Passage provided>
^^^^

Terms and conditions

Our offers and deliveries are processed on the basis of the following conditions which are explicitly acknowledged by the Buyer. All changes and collateral agreements need to be confirmed by us in writing.

1. Offer
The prices, quantities, and delivery periods mentioned in our offer are non-binding. The purchase contract shall only come into effect when our order confirmation is provided. Oral arrangements with our representative are not binding to us. We are also not liable for consultation with our representative.

2. Prices
The prices are quoted in EUROS. Relevant for the performance of the orders are the price and the terms of payment valid on the day of delivery.

3. Delivery
We decide on the mode of dispatch unless a specific form of shipment is explicitly specified. Delivery takes place at the risk and expense of the Buyer ex works, even if the Seller delivers the goods “freight paid”. It shall remain the responsibility of the Buyer to procure any transport or other insurance coverage.
War, operational and transport disruptions, lack of raw materials, acts of authorities, as well as force majeure that affect us or our deliveries, release us from our supply performance for the duration of the disruption and to the extent of their consequences. Such events entitle us to partially or completely withdraw from the contract without the Buyer being entitled to compensation. Any claims for compensation by the Buyer because of delayed or omitted delivery is excluded in any case. The Buyer may not be authorized to resign from the contract until he has given us an adequate extension. In the case of a disruption according to Section 3, Paragraph 2 the extension only starts after the hindrance is removed. Partial shipments remain reserved. If the Buyer is in default with regard to a payment, any claim to deliveries expires, in particular with respect to orders accepted by us later on.

^^^^

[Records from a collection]
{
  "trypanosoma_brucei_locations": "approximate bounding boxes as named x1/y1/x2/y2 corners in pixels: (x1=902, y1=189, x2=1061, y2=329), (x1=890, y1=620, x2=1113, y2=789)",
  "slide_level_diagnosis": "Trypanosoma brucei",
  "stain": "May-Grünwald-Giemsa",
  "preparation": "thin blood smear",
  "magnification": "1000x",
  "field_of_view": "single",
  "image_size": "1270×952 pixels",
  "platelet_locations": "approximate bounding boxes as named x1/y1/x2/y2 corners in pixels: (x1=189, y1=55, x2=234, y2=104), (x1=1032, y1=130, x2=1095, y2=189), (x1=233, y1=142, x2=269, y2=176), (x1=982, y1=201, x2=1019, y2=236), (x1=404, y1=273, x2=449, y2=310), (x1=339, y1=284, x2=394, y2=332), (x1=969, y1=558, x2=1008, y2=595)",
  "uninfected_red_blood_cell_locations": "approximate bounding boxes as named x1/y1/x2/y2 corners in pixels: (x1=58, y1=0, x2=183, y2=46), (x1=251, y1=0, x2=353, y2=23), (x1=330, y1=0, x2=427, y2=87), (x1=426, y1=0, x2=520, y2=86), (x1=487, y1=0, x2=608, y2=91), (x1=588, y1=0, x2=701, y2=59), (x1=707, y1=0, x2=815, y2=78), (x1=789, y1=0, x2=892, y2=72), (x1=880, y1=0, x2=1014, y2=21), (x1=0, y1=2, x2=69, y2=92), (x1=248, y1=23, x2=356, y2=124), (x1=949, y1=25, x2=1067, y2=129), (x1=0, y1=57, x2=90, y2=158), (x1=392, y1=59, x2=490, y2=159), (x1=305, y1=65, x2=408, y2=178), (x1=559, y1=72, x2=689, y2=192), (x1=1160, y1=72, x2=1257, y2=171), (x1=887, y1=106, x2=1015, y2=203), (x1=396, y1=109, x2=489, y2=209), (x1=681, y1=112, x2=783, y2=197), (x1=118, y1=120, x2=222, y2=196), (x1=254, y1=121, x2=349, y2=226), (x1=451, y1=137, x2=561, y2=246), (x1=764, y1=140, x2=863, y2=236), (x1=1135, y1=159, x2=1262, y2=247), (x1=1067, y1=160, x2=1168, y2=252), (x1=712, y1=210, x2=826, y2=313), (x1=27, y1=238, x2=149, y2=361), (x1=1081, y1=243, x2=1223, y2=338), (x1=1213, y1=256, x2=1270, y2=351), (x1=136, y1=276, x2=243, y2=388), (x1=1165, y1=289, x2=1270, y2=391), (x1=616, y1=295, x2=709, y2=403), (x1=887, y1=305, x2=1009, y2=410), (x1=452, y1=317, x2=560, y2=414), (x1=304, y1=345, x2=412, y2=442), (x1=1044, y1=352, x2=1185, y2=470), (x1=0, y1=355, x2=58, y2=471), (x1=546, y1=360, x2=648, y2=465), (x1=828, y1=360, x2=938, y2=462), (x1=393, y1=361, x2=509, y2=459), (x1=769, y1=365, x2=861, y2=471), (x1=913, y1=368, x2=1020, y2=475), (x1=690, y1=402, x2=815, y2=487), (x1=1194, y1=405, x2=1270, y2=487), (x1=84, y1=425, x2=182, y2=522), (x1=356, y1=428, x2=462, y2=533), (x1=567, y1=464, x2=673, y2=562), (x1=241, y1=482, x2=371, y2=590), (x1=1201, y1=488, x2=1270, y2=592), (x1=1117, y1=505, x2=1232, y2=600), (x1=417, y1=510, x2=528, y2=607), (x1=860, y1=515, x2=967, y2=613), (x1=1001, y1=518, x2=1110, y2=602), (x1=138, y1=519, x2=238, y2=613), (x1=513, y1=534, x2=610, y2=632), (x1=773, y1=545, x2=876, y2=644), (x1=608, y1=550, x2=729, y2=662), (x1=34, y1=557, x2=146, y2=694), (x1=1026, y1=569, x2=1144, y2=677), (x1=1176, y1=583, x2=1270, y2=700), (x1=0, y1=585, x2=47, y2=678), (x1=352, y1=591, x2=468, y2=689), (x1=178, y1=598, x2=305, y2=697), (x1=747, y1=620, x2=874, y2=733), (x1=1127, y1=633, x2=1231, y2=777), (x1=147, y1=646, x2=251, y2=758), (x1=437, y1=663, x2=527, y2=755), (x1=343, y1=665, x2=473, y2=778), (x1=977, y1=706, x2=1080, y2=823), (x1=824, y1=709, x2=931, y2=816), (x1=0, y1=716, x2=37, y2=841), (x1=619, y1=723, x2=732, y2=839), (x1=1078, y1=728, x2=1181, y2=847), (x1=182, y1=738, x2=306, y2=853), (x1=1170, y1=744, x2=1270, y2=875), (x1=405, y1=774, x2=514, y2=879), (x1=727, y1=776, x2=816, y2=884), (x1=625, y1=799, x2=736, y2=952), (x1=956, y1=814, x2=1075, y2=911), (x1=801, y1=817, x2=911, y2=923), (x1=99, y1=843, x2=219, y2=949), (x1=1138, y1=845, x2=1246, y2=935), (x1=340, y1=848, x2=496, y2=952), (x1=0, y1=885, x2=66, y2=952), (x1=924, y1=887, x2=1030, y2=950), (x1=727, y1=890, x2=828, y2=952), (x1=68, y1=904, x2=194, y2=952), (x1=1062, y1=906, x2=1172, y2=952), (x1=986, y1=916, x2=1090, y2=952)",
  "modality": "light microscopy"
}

^^^^

Work instructions>
a) Duplicate the section of the terms and conditions that opens with the words containing "Our offers and" and closes with "day of delivery.".
b) Answer these questions using the terms and conditions:
(i) In what currency are the prices quoted?
(ii) At what point does the purchase contract come into effect?
(iii) Whose responsibility is it to procure transport or other insurance coverage?
c) Supply the next part of the terms and conditions, continuing from the last sentence shown.

Answers for the tasks>
a)
Our offers and deliveries are processed on the basis of the following conditions which are explicitly acknowledged by the Buyer. All changes and collateral agreements need to be confirmed by us in writing.

1. Offer
The prices, quantities, and delivery periods mentioned in our offer are non-binding. The purchase contract shall only come into effect when our order confirmation is provided. Oral arrangements with our representative are not binding to us. We are also not liable for consultation with our representative.

2. Prices
The prices are quoted in EUROS. Relevant for the performance of the orders are the price and the terms of payment valid on the day of delivery.

b)
(i) The prices are quoted in euros.
(ii) The purchase contract comes into effect only when the order confirmation is provided.
(iii) It is the Buyer's responsibility.

c)
Should we receive information about the Buyer which make the performance of the order on credit appear risky we will be entitled to refuse order execution even after prior acceptation or to provide other terms of payment. If in the case of contracts (successive delivery contracts) the Buyer has not requested the prescribed quantity within the subscription period, the Seller is entitled after granting an extension period to choose either to bill immediately the manufactured and provided goods or to withdraw from the contract.

4. Retention of Title
Delivered goods shall fully remain our property as long as we have payment claims against the Buyer from the business relationship with the Buyer.

As long as the retention of title exists, we handle and process the goods subject to retention for us; we are entitled to ownership or co-ownership (§ 947) of the new originated good. The new good created by processing, combining or mixing shall be regarded as good under retention in the meaning of these stipulations. The Buyer assigns to us its claims including all ancillary rights arising from the resale of the goods under retention to its customers, i.e. with respect to processing, combining or mixing goods up to the invoiced value of the delivered goods. Upon our request the Buyer shall, as soon as it comes into default, announce the assignment to its debtors and provide us with the respective information and submit documentation. 

If the value of the sureties given to us exceeds the amount of our claims by a total of more than twenty (20) per cent, the Buyer shall be entitled to demand a retransfer. Should the delivered goods or the items manufactured herewith be implemented in third party`s property, in a way that they become major components of the third party`s property, instead of these goods, the Buyer`s claims against his client in the amount of the purchasing value of our implemented goods are transferred to us as a security for our own claims, without the need of a particular act of transfer. The Buyer may neither pledge nor assign the goods under retention to secure a debt and shall inform us without delay about completed pledges by a third party.

5. Terms of Payment
Unless arranged otherwise, the invoice is payable in the net amount within 30 days from date of invoice. In case of belated payments, without waiving all rights, the normal bank interest charges will be invoiced. If we accept bills of exchange or cheques, these will only be accepted on account of payment, bills of exchange free of any charges for us. We are not liable for the timely presentation, protests, etc. Payments effected by the Buyer are used to pay off the earlier debts.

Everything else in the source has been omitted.